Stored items
--- START ---

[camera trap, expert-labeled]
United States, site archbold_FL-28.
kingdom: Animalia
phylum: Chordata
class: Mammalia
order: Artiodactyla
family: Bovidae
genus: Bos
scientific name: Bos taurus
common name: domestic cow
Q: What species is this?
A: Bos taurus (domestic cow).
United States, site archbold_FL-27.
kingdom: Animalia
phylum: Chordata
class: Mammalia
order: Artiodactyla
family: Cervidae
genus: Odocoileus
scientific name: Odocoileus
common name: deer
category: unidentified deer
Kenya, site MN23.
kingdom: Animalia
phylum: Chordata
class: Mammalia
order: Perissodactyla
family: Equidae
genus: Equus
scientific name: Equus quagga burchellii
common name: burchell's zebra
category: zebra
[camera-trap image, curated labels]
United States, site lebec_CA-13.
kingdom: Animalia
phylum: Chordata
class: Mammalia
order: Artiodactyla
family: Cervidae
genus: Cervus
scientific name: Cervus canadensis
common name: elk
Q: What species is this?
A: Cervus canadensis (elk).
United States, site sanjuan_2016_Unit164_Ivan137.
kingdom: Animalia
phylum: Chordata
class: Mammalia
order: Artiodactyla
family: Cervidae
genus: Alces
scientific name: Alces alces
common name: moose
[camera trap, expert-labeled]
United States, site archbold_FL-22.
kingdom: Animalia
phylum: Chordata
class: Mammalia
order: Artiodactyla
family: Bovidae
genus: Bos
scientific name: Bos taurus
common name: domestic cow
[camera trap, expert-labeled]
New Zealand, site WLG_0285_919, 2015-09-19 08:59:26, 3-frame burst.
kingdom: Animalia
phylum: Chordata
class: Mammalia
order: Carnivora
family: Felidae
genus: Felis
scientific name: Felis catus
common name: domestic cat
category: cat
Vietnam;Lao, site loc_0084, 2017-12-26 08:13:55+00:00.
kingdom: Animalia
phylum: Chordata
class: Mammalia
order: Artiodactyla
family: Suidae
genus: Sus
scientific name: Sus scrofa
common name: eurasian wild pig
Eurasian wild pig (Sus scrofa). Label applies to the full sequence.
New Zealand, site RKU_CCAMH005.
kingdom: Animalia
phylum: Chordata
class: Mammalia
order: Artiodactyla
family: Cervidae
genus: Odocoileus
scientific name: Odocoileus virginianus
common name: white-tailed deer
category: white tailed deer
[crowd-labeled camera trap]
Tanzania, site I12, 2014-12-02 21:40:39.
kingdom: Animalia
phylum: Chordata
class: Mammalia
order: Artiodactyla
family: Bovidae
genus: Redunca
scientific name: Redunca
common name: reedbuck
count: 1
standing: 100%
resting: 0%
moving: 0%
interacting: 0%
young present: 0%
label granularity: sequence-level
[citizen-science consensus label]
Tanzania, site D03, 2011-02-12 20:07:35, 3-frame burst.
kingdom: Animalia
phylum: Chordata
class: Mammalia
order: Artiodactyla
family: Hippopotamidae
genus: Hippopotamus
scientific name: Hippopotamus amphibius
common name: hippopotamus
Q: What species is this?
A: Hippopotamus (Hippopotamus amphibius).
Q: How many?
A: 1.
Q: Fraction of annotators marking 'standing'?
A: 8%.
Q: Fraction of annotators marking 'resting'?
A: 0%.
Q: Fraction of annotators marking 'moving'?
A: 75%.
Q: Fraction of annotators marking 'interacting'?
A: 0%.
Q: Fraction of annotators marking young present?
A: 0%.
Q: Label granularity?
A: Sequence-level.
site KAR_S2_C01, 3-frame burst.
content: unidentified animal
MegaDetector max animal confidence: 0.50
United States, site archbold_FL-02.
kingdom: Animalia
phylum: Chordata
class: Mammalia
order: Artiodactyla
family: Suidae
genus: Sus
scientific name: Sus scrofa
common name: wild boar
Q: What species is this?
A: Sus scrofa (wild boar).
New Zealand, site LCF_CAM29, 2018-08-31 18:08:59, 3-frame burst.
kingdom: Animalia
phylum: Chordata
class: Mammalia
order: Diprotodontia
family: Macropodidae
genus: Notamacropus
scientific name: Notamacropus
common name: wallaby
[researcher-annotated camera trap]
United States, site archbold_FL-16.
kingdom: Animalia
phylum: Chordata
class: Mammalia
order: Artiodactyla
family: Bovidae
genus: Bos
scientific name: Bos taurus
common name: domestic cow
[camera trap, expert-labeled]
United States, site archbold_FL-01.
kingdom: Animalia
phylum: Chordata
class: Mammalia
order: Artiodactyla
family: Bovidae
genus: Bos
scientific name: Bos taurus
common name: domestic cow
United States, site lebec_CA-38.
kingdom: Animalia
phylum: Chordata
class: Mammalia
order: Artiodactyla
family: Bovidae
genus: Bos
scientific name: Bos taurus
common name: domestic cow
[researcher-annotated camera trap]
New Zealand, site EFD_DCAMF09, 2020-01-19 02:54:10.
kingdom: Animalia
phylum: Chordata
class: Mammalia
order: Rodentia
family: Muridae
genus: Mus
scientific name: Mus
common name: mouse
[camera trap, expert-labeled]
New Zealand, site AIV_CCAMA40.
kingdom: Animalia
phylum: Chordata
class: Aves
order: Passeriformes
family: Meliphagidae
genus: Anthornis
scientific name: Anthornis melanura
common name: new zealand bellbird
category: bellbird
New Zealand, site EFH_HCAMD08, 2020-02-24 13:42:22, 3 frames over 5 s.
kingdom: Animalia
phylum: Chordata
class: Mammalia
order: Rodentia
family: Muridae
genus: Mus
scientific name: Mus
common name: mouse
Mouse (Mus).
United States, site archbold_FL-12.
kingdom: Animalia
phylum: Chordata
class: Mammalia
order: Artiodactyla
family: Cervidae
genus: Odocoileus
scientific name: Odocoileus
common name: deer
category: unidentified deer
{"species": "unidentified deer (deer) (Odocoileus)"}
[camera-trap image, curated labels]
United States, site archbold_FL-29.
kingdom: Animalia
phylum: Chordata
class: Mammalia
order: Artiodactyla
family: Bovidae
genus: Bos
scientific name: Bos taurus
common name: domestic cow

--- END ---

= ACTIVITY =
Which lines of the data contain the string "deer"? Copy each of them.

= SOLUTION TO THE EXERCISE =
common name: deer
category: unidentified deer
common name: white-tailed deer
category: white tailed deer
common name: deer
category: unidentified deer
{"species": "unidentified deer (deer) (Odocoileus)"}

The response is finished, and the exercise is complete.